Write out the full set of records exactly. Any pictures in them do not belong in the copy.

Excerpts of spatial question data:
• • • •

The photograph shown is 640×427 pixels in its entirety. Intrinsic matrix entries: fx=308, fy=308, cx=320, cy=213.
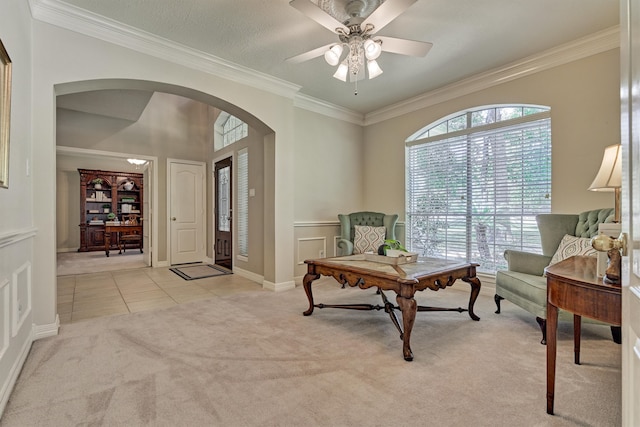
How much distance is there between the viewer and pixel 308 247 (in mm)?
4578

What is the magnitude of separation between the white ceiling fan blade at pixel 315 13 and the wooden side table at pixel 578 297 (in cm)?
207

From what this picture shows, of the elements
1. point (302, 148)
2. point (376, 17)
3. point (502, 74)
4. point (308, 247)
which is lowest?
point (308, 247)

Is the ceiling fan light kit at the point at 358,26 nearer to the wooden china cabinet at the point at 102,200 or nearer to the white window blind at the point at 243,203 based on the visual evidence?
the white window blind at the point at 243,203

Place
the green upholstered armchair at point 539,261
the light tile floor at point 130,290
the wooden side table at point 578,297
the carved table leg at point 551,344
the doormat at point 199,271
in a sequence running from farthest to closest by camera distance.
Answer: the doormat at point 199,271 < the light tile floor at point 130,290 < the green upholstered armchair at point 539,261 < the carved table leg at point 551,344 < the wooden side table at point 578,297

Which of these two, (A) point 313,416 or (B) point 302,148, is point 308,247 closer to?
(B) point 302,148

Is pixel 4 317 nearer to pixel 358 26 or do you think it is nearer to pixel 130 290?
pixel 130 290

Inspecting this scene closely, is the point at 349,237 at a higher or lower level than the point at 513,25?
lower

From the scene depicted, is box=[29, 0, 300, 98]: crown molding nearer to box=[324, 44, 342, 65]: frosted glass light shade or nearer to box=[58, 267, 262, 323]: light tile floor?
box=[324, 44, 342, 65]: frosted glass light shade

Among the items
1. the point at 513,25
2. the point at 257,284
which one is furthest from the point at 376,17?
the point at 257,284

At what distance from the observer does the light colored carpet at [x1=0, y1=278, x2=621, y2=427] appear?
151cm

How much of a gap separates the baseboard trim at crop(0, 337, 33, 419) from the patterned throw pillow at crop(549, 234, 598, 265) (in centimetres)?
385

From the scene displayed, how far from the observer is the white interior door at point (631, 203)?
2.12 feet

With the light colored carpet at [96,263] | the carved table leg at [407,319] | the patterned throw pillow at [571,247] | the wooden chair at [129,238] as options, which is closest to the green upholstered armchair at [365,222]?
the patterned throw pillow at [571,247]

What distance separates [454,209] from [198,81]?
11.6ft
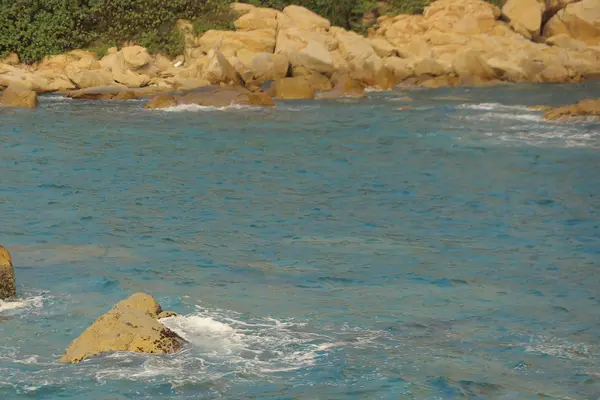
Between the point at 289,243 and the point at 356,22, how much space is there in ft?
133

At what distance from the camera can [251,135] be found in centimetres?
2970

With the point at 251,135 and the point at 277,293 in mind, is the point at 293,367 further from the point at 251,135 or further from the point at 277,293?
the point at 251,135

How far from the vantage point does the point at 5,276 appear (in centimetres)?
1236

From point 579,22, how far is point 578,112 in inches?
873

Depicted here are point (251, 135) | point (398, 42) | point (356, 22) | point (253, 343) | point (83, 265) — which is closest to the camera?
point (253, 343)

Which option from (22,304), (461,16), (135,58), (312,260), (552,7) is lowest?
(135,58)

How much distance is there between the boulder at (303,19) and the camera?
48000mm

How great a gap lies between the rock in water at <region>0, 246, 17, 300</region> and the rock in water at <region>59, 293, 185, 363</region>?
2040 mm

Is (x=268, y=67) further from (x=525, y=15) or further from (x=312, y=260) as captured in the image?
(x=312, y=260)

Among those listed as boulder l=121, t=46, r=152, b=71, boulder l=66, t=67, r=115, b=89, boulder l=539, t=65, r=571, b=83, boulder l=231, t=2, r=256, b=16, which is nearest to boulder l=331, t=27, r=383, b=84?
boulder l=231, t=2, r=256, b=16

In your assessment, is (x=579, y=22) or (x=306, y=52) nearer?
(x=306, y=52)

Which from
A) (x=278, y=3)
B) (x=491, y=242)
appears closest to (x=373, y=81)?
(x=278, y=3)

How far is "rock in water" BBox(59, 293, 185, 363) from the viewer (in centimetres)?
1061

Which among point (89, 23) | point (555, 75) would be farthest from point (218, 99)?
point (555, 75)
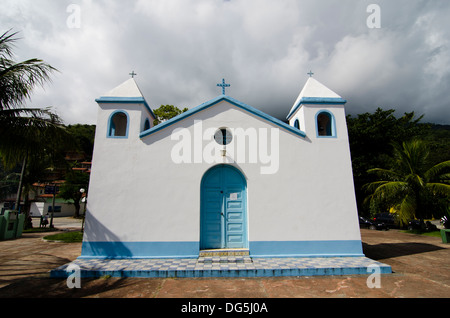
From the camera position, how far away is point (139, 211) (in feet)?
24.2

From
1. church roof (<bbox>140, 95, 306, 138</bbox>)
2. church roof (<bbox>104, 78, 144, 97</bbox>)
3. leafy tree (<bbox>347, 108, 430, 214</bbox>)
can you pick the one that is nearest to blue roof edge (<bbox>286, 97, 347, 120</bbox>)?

• • • •

§ EXERCISE ANSWER:
The photograph shown is 640×427 pixels in its entirety. Intrinsic matrix entries: fx=308, fy=308, cx=320, cy=213.
How much distance is there between the viewer and pixel 308 247 (in mm)?
4578

What is the magnitude of separation between the white ceiling fan blade at pixel 315 13 and the wooden side table at pixel 578 297 (in cm)?
207

From what this picture shows, of the elements
1. point (302, 148)
2. point (376, 17)
3. point (502, 74)
4. point (308, 247)
which is lowest?
point (308, 247)

Is the ceiling fan light kit at the point at 358,26 nearer to the wooden china cabinet at the point at 102,200 or nearer to the white window blind at the point at 243,203 based on the visual evidence?
the white window blind at the point at 243,203

Place
the green upholstered armchair at point 539,261
the light tile floor at point 130,290
the wooden side table at point 578,297
the carved table leg at point 551,344
the doormat at point 199,271
in a sequence running from farthest to closest by camera distance.
Answer: the doormat at point 199,271 < the light tile floor at point 130,290 < the green upholstered armchair at point 539,261 < the carved table leg at point 551,344 < the wooden side table at point 578,297

Which of these two, (A) point 313,416 or (B) point 302,148, is point 308,247 closer to?
(B) point 302,148

Is pixel 4 317 nearer to pixel 358 26 or do you think it is nearer to pixel 130 290?
pixel 130 290

Inspecting this scene closely, is the point at 349,237 at a higher or lower level than the point at 513,25?
lower

From the scene depicted, is box=[29, 0, 300, 98]: crown molding nearer to box=[324, 44, 342, 65]: frosted glass light shade or nearer to box=[58, 267, 262, 323]: light tile floor?
box=[324, 44, 342, 65]: frosted glass light shade

Among the items
1. the point at 513,25
2. the point at 257,284
which one is furthest from the point at 376,17?
the point at 257,284

At what distance from the observer does the light colored carpet at [x1=0, y1=278, x2=621, y2=427] appear?
151cm

How much of a gap separates the baseboard trim at crop(0, 337, 33, 419) from the patterned throw pillow at crop(549, 234, 598, 265) (in centimetres)?
385

From the scene displayed, how far from the observer is the white interior door at point (631, 203)?
2.12 feet

With the light colored carpet at [96,263] | the carved table leg at [407,319] | the patterned throw pillow at [571,247] | the wooden chair at [129,238] as options, which is closest to the green upholstered armchair at [365,222]?
the patterned throw pillow at [571,247]

What distance separates [454,209] from [198,81]?
11.6ft
Between the point at 289,243 and the point at 356,22, how much space is there in ft?
133

At what distance from the camera can [251,135] be found in centimetres?
2970

With the point at 251,135 and the point at 277,293 in mind, is the point at 293,367 further from the point at 251,135 or further from the point at 277,293?
the point at 251,135

How far from the vantage point does the point at 5,276 appear (in centimetres)?
1236

From point 579,22, how far is point 578,112 in inches?
873

Depicted here are point (251, 135) | point (398, 42) | point (356, 22) | point (253, 343) | point (83, 265) — which is closest to the camera?
point (253, 343)

Which option from (22,304), (461,16), (135,58), (312,260), (552,7) is lowest?
(135,58)

How much distance is there between the boulder at (303,19) and the camera?
48000mm

How great a gap lies between the rock in water at <region>0, 246, 17, 300</region> and the rock in water at <region>59, 293, 185, 363</region>?
2040 mm

Is (x=268, y=67) further from (x=525, y=15) or further from (x=312, y=260) as captured in the image?
(x=312, y=260)

Among those listed as boulder l=121, t=46, r=152, b=71, boulder l=66, t=67, r=115, b=89, boulder l=539, t=65, r=571, b=83, boulder l=231, t=2, r=256, b=16, which is nearest to boulder l=331, t=27, r=383, b=84?
boulder l=231, t=2, r=256, b=16

In your assessment, is (x=579, y=22) or (x=306, y=52) nearer?
(x=306, y=52)

Which from
A) (x=278, y=3)
B) (x=491, y=242)
appears closest to (x=373, y=81)?
(x=278, y=3)

How far is "rock in water" BBox(59, 293, 185, 363) from the viewer (in centimetres)?
1061

Which among point (89, 23) | point (555, 75) would be farthest from point (218, 99)?
point (555, 75)
From the camera position, how far away is point (139, 211) (in feet)?
24.2

From
1. church roof (<bbox>140, 95, 306, 138</bbox>)
2. church roof (<bbox>104, 78, 144, 97</bbox>)
3. leafy tree (<bbox>347, 108, 430, 214</bbox>)
can you pick the one that is nearest to blue roof edge (<bbox>286, 97, 347, 120</bbox>)?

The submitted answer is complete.